Token budgets shape behavior. The Round 2 limit of 250 tokens was the breakthrough. It forced agents to actually engage with each other instead of restating their position.
Streaming changes perception. Watching agents “think” token by token feels like a live event. It’s fundamentally different from waiting for a complete response.
Claude Code made this viable as a solo project. From streaming logic to 72 unique agent prompts, AI-assisted development made the scope manageable.
Wrap Up
Multi-agent systems don’t need to be complicated infrastructure projects. Good prompt engineering, clear agent archetypes, and a streaming-first architecture can create AI interactions that feel like watching a real discussion.

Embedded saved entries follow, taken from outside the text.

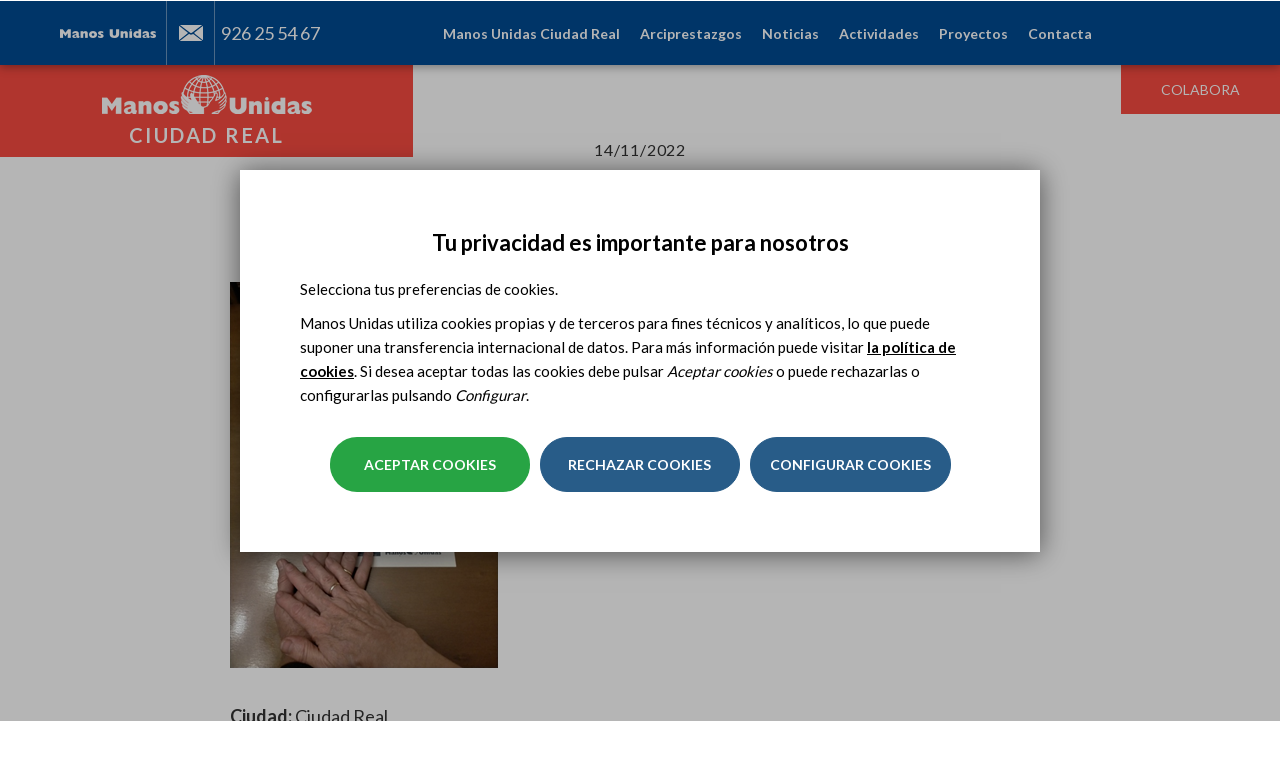

--- FILE ---
content_type: image/svg+xml
request_url: https://www.manosunidas.org/sites/all/themes/manosunidas_bootstrap/images/logo-twitter.svg
body_size: 1964
content:
<?xml version="1.0" encoding="UTF-8"?>
<svg width="26px" height="21px" viewBox="0 0 26 21" version="1.1" xmlns="http://www.w3.org/2000/svg" xmlns:xlink="http://www.w3.org/1999/xlink">
    <!-- Generator: sketchtool 55 (78076) - https://sketchapp.com -->
    <title>936ADA75-0AA8-43E2-A6A0-E508FD37F55E</title>
    <desc>Created with sketchtool.</desc>
    <g id="Page-1" stroke="none" stroke-width="1" fill="none" fill-rule="evenodd">
        <g id="Interna" transform="translate(-623.000000, -1250.000000)" fill="#FFFFFF">
            <g id="Group-7" transform="translate(611.000000, 1236.000000)">
                <path d="M38,16.4846304 C37.043054,16.9062619 36.0162647,17.1922075 34.9374329,17.3198671 C36.0389935,16.6639537 36.8822106,15.6235831 37.281855,14.38771 C36.2485658,14.9951279 35.1080051,15.4361913 33.8927155,15.675289 C32.9195407,14.6429869 31.5352934,14 29.9999314,14 C27.0543645,14 24.6660566,16.3747976 24.6660566,19.3020967 C24.6660566,19.7172649 24.7131711,20.1227593 24.8041712,20.5105116 C20.3720137,20.2891561 16.4418863,18.1777039 13.8115062,14.969275 C13.3517048,15.7512004 13.0901325,16.6623062 13.0901325,17.6348762 C13.0901325,19.4749567 14.0324641,21.0985398 15.4622115,22.048425 C14.5881088,22.0193616 13.7660062,21.7802639 13.0462893,21.3828379 L13.0462893,21.4490756 C13.0462893,24.0177281 14.8854524,26.1614965 17.3241035,26.6494079 C16.8773021,26.7689567 16.4061575,26.8351944 15.9187417,26.8351944 C15.5743261,26.8351944 15.2412537,26.8012729 14.9146812,26.7366405 C15.5937836,28.8448822 17.562947,30.3779799 19.896026,30.4200121 C18.0714772,31.8416717 15.7708983,32.6865821 13.2721328,32.6865821 C12.8416027,32.6865821 12.4175301,32.6607291 12,32.6138812 C14.3606934,34.1211682 17.1633026,35 20.1754839,35 C29.9870163,35 35.3501623,26.9192165 35.3501623,19.9111621 L35.3322767,19.22458 C36.3801804,18.4813918 37.2867407,17.5476435 38,16.4846304 Z" id="Path"></path>
            </g>
        </g>
    </g>
</svg>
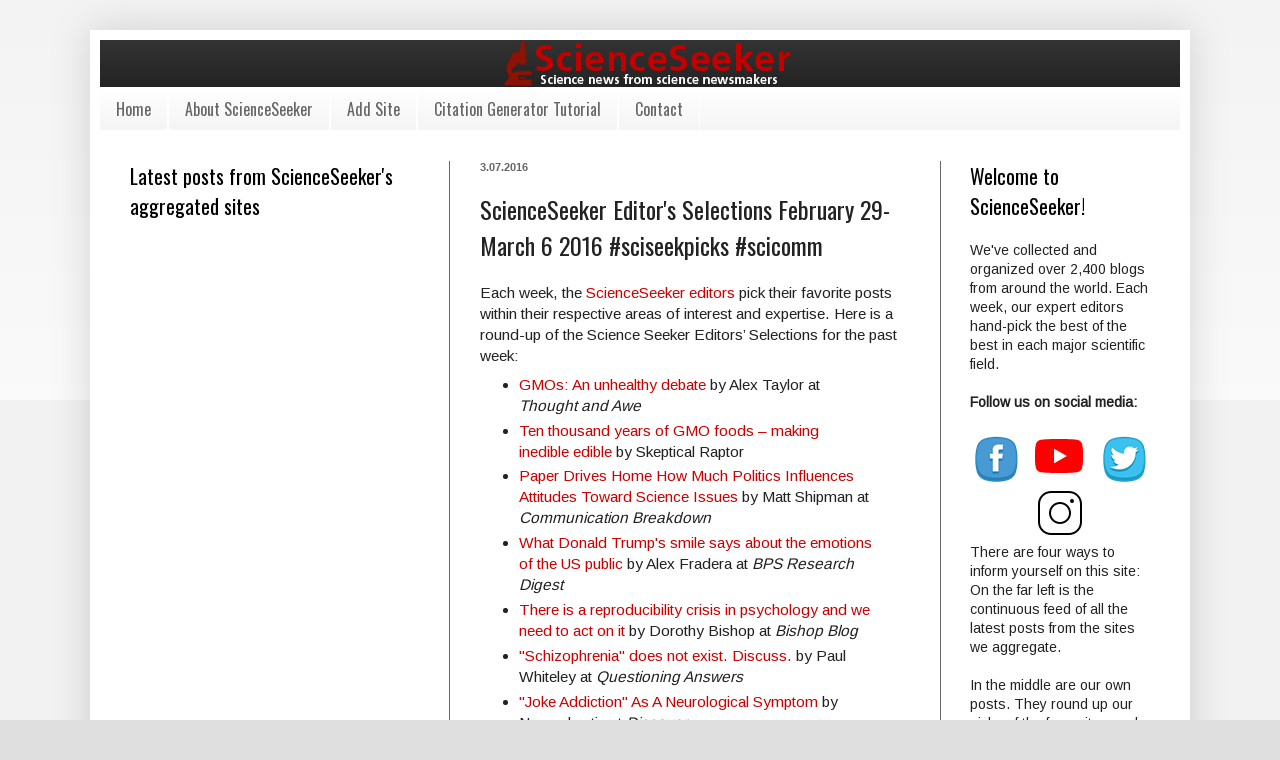

--- FILE ---
content_type: text/plain
request_url: https://www.google-analytics.com/j/collect?v=1&_v=j102&a=1100193035&t=pageview&_s=1&dl=http%3A%2F%2Fwww.scienceseeker.org%2F2016%2F03%2Fscienceseeker-editors-selections.html&ul=en-us%40posix&dt=ScienceSeeker%20%7C%20Science%20News%20Aggregator%3A%20ScienceSeeker%20Editor%27s%20Selections%20February%2029-March%206%202016%20%23sciseekpicks%20%23scicomm&sr=1280x720&vp=1280x720&_u=IEBAAEABAAAAACAAI~&jid=1906371504&gjid=118247534&cid=614056894.1769707286&tid=UA-30236758-1&_gid=1621138235.1769707286&_r=1&_slc=1&z=1492769499
body_size: -452
content:
2,cG-KX5MR5Q4L0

The biggest takeaway? Personality in prompts matters more than model selection. GPT-4o Mini with a great system prompt produces more engaging debates than a larger model with a generic one. The constraints you put on your agents are what give them character.
If you’re interested in building multi-agent systems, start with clearly defined roles, invest time in prompt writing, and let your agents actually interact with each other’s output. That’s where the magic happens.